Histories of the Harlem (or New Negro) Renaissance now being written often discuss women who participated in the movement as authors, artists, performers, and mentors. The contributions of Alice Dunbar-Nelson, Jessie Redmon Fauset, Angelina Weld Grimké, Zora Neale Hurston, Georgia Douglas Johnson, Nella Larsen, and Dorothy West have received increasing scholarly attention, as the lessons of revisionist history and especially of black women’s studies have informed many recent analyses. This newer research has opened the door to more in-depth study of the women who created and fostered this vital period in American culture. One significant way in which black women encouraged the Harlem Renaissance was through the means of literary production, including publishing, editing, and producing influential columns and editorials in periodicals such as Black Opals, Fire!!, Saturday Evening Quill, Palms, Challenge and its later manifestation New Challenge, The Messenger, Music and Poetry, and especially The Crisis and Opportunity, journals that can be considered “little magazines” due to the particularities of their nature, intentions, and audience.1 Among such magazines, a number featured women as arbiters and gatekeepers, including Fauset as literary editor of The Crisis during 1919-1926, Nora Douglas Holt as editor of Music and Poetry during 1921, Gwendolyn Bennett as editor of a literary and arts column for Opportunity during 1926-1928, Bennett and Hurston as members of the editorial collective behind Fire!! in 1926, and West as editor of Challenge/New Challenge during 1934-1937. Women also compiled special issues of journals, regular columns, and newspapers; Bennett, for instance, was guest editor for Black Opals in 1927, and Alice Dunbar-Nelson co-edited The Wilmington Advocate, wrote regularly for a number of periodicals, including Opportunity and The Messenger, and compiled the highly influential collections Masterpieces of Negro Eloquence (1914) and The Dunbar Speaker and Entertainer (1920).
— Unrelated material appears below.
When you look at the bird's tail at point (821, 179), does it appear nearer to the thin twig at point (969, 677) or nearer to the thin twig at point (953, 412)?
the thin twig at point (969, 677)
The vibrancy and texture that black women literary editors brought to the Renaissance, and their particular place among the number of women in publishing at that time, constitute an irresistible summons to find out what all the excitement was about. This chapter will characterize the general context in which black women

editors worked-as emphasized by the legacy of Pauline Hopkins-and then pay special attention to two figures-Jessie Fauset and Nora Holt-whose very different placements in Harlem Renaissance history call attention to the ways black women worked through the strong effects of gender-role expectations.